Son olarak gençlere ve sanat okuyanlara önerileriniz var mı?

Şunu söyleyebiliriz, sanatın hangi alanı olursa olsun; sanat insana çok şey katmakta ve insanı özgürleştirmektedir. O yüzden genç arkadaşlarımıza diyoruz ki: Bırakın telefonları, tabletleri, üretime katılın. Hangi alanda olursa olsun sanatın içinde harmanlayın kendinizi.Sanat okuyan arkadaşlarımıza ise şunu hatırlatmak isterim; sanatı taşıyabileceğiniz kadar çok yere taşıyın.
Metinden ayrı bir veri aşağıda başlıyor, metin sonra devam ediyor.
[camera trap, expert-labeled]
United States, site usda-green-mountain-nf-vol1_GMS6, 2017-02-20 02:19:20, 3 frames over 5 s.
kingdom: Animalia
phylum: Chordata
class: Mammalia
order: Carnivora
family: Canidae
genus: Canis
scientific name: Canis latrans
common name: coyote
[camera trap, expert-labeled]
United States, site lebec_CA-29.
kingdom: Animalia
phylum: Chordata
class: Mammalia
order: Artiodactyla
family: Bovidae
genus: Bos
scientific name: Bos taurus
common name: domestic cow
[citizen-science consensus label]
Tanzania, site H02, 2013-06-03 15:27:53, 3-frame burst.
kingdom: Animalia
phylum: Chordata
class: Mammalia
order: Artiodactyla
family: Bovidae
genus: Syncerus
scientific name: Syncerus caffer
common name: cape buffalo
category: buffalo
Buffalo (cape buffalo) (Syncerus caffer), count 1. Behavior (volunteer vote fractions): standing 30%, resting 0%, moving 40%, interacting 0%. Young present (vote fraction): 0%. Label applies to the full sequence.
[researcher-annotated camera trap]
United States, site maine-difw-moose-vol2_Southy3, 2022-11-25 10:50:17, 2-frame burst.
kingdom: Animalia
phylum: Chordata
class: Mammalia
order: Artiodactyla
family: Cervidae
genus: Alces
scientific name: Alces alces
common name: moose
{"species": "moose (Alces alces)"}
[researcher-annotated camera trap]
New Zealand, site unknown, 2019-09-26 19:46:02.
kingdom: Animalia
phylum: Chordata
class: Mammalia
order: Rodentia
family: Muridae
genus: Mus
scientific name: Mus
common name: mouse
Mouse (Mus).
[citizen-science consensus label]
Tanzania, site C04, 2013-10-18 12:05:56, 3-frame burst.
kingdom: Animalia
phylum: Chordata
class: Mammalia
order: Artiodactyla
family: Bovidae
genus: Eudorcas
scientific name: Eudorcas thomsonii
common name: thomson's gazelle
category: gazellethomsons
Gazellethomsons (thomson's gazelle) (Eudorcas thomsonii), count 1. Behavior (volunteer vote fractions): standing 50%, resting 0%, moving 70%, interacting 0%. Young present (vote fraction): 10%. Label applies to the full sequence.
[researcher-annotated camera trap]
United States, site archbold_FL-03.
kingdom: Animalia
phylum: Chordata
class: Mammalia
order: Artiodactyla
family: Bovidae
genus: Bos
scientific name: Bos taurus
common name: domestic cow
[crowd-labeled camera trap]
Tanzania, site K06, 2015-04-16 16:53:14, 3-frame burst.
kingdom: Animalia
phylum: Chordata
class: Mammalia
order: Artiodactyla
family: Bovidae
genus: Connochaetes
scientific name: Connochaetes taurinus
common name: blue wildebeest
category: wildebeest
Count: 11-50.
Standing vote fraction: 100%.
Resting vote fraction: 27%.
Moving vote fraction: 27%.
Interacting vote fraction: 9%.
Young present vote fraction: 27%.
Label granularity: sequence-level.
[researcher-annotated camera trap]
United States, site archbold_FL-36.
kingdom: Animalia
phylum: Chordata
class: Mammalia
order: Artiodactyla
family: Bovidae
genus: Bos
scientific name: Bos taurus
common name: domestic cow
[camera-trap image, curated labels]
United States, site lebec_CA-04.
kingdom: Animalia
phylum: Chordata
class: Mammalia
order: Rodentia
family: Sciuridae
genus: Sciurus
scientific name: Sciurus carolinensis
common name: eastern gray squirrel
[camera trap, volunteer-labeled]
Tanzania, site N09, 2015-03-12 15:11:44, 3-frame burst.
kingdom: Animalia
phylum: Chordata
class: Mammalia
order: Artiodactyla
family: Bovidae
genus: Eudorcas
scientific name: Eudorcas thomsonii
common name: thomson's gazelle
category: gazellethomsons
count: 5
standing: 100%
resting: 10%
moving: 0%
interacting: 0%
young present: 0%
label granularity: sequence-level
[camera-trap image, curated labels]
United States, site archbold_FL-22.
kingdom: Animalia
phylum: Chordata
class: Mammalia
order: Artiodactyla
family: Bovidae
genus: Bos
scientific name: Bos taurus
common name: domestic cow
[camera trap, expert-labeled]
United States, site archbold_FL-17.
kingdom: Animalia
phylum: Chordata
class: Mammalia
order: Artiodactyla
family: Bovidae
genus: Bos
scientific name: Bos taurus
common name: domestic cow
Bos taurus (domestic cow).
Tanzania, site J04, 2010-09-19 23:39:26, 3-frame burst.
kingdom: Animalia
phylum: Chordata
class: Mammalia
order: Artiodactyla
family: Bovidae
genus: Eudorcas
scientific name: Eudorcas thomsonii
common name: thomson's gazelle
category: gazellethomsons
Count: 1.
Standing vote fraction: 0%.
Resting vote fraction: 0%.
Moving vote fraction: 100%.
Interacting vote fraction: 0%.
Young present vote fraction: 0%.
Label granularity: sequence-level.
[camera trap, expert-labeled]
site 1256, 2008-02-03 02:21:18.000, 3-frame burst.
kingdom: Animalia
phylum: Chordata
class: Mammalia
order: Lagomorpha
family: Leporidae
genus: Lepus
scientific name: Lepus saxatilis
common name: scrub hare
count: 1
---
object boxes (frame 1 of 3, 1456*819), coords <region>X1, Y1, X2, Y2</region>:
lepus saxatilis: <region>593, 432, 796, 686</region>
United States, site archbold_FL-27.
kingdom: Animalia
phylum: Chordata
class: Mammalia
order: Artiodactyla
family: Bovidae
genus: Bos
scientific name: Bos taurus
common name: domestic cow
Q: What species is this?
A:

Ulaştırabileceğiniz kadar çok insana ulaştırın. Sanat o zaman kıymetli ve değerli olacaktır. Televizyonun ve egemen kültürün normlarına kaptırmayın sanat olgusunu ve kendinizi. Ve son olarak tiyatroya gönül veren genç dostlarımıza şunu söylemek isteriz; tiyatro sanatı çalışma ve eğitim gerektiren bir olgu. Eğer tiyatroya gönül verdiyseniz çalışın, araştırın, bol bol eğitime yer verin.